No costs shall be taxed to either party.
In this opinion the other justices concurred.

 “[General Statutes] Sec. 52-584. limitation of action foe injury to PERSON OE PROPERTY. No action to recover damages for injury to the person, or to real or personal property, caused by negligence, or by reckless or wanton misconduct, or by malpractice of a physician, surgeon, dentist, podiatrist, chiropractor, hospital or sanatorium, shall be brought but within two years from the date when the injury is first sustained or discovered or in the exercise of reasonable care should have been discovered, and except that no such action may be brought more than three years from the date of the act or omission complained of, except that a counterclaim may be interposed in any such action any time before the pleadings in such action are finally closed.”

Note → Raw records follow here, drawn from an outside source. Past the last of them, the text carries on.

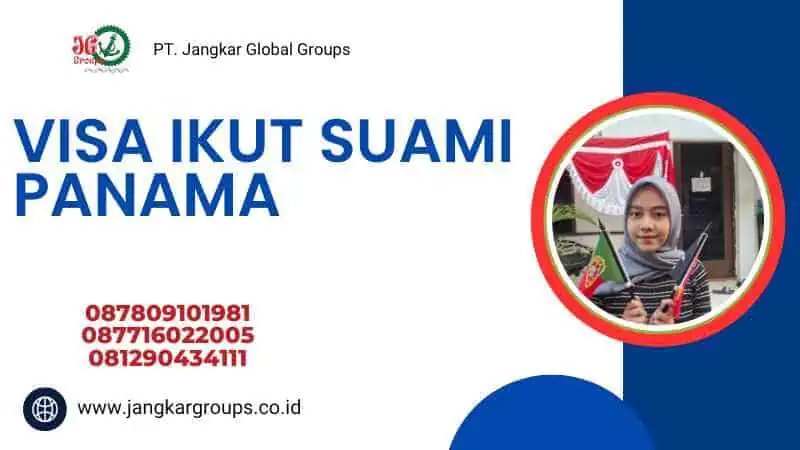 Visa Ikut Suami Panama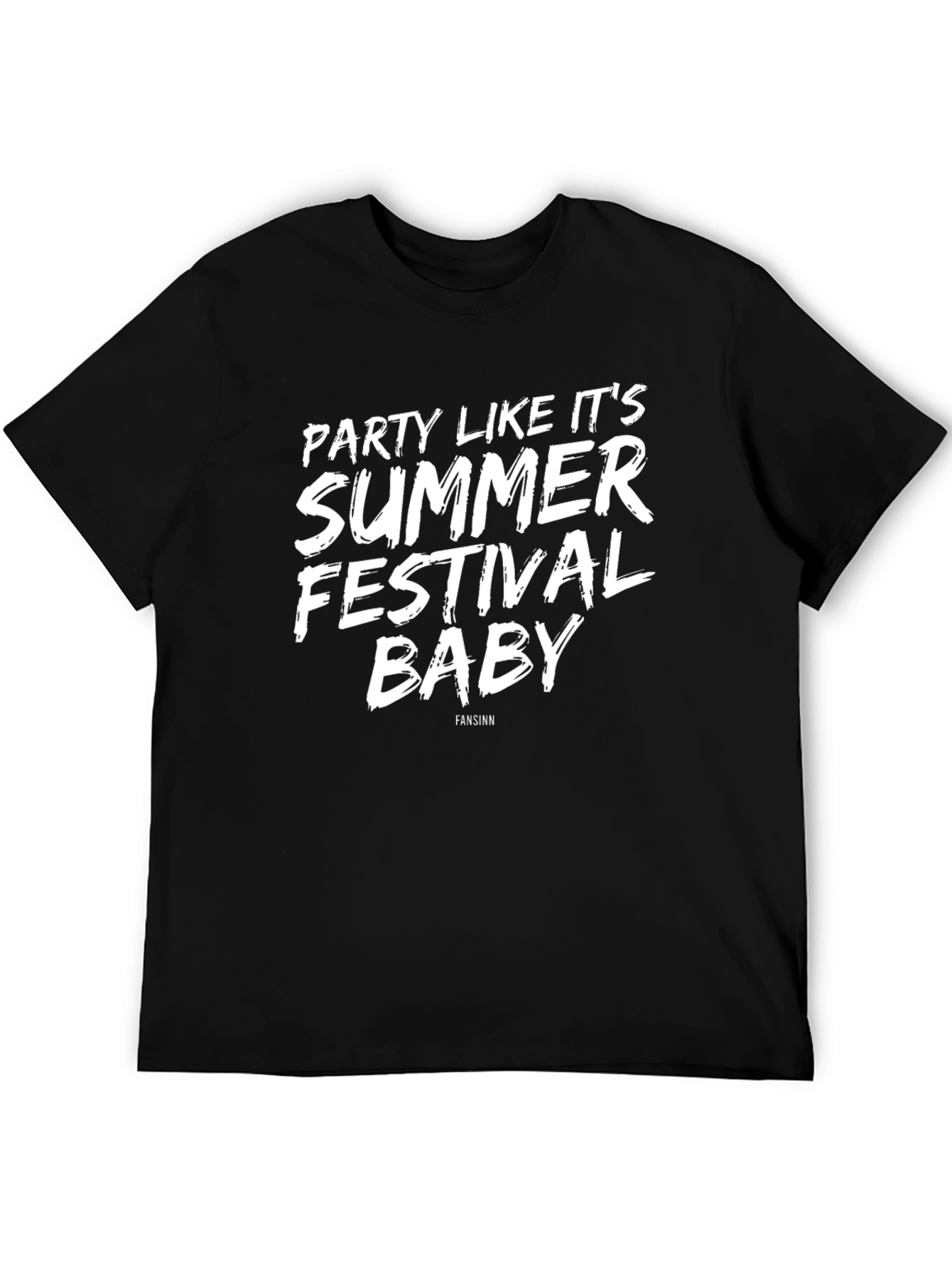 Party Like Its Summer Festival Baby T-Shirt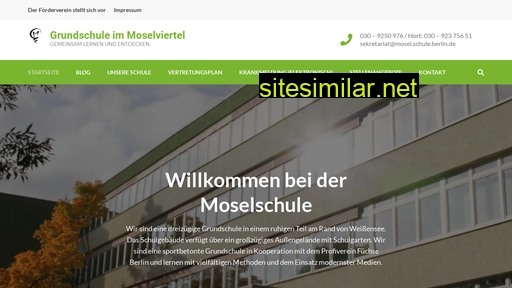 moselschule.de alternative sites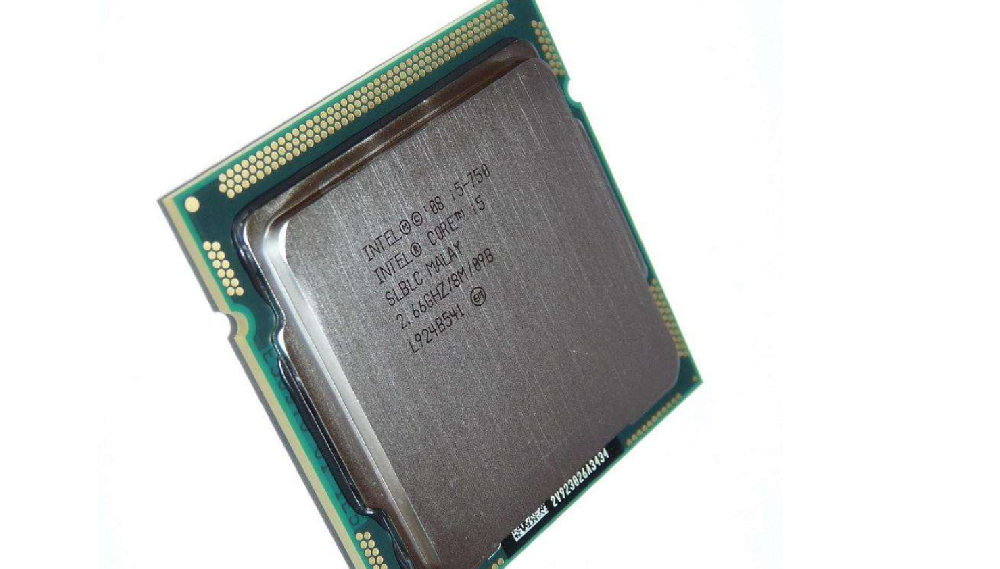 i5 750cpu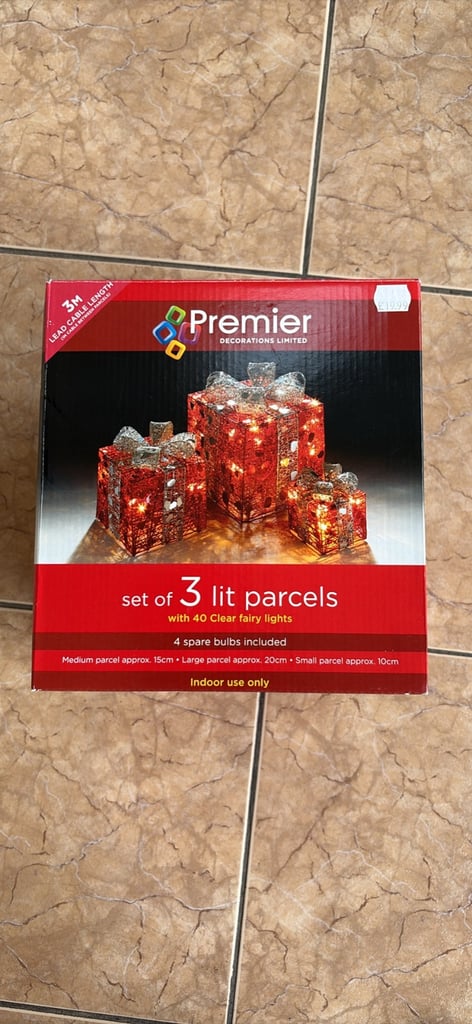 image for Illuminated Christmas Boxes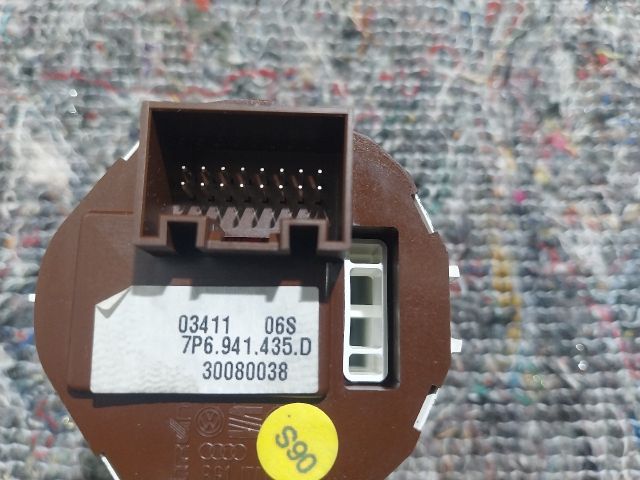 bontott VW TOUAREG Terepváltó Kapcsoló Kar / Gomb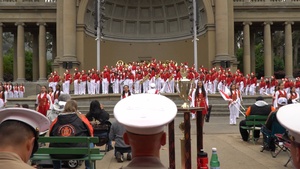 SF Fleet Week 24: High School Band Challenge B-Roll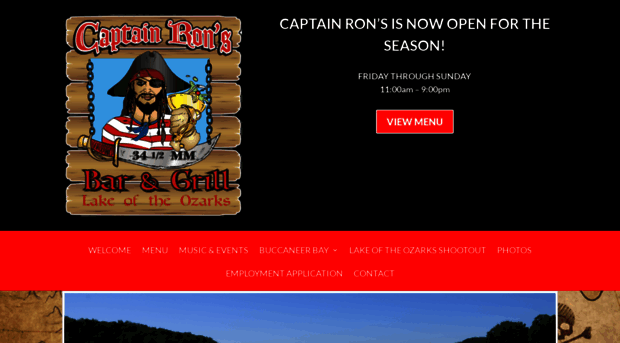 captainronsatthelake.com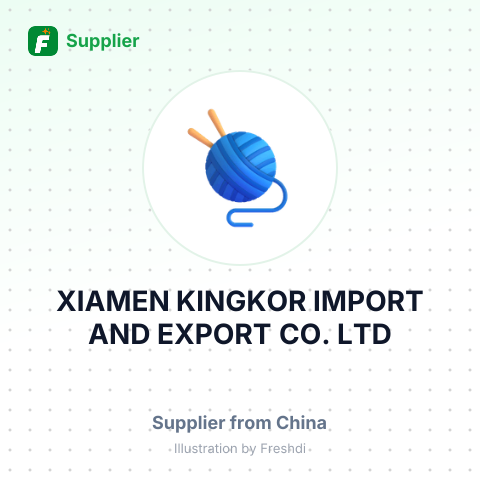 XIAMEN KINGKOR IMPORT AND EXPORT CO., LTD – summary card, no photo uploaded yet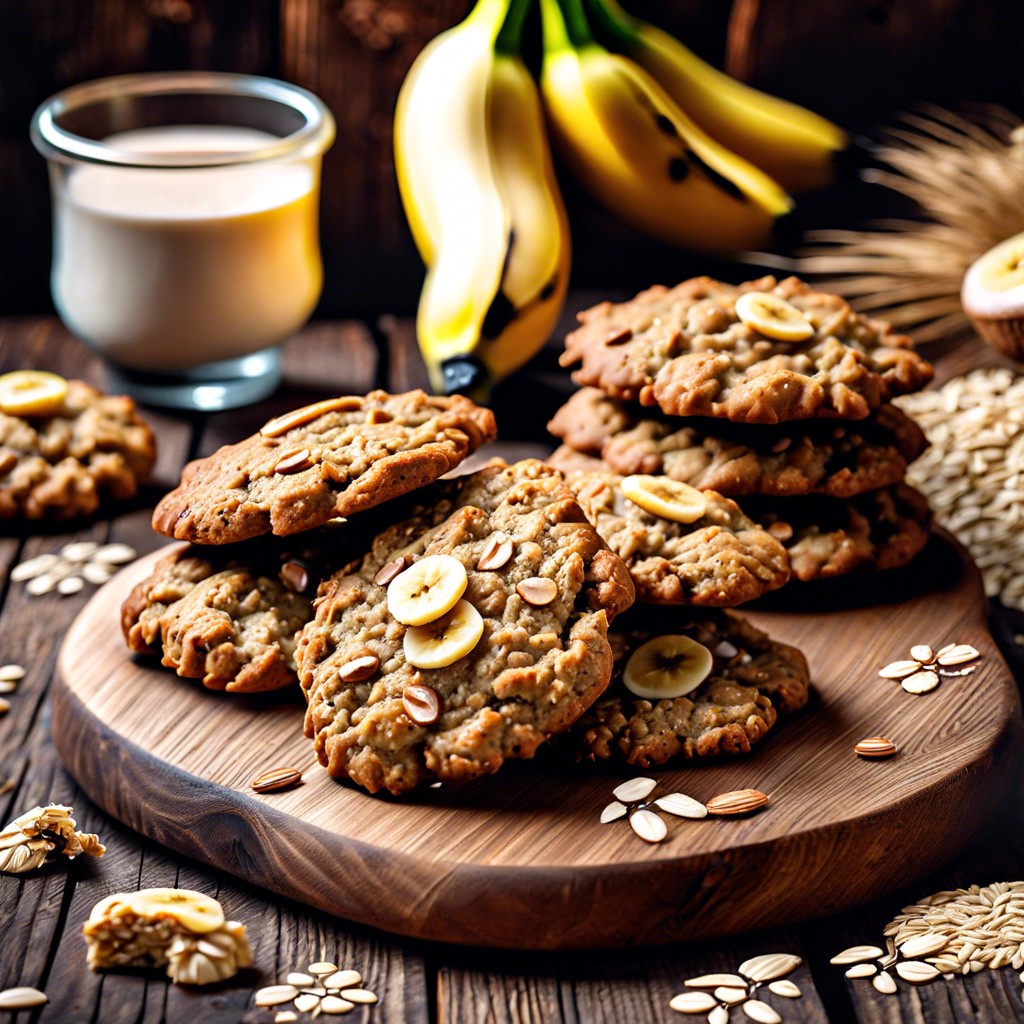 oatmeal banana cookies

 The parties stipulated to a reservation because of problems concerning the applicability of General Statutes § 52-584 arising after the trial had commenced. The trial court declared a mistrial upon ordering the reservation.

 The defendant does not claim that any such alternatives exist, but he does raise an additional claim that, in this state, at common law prior to the adoption of our constitution in 1818, an action for trespass on the case, such as the plaintiffs claim of malpractice, would have been subject to the bar of a six year statute of limitations that had been enacted in England in 1623, 21 Jac. I, ch. 16, § 3, and had become part of our common law. We do not address this issue because it is not necessary to do so in order to answer the questions reserved.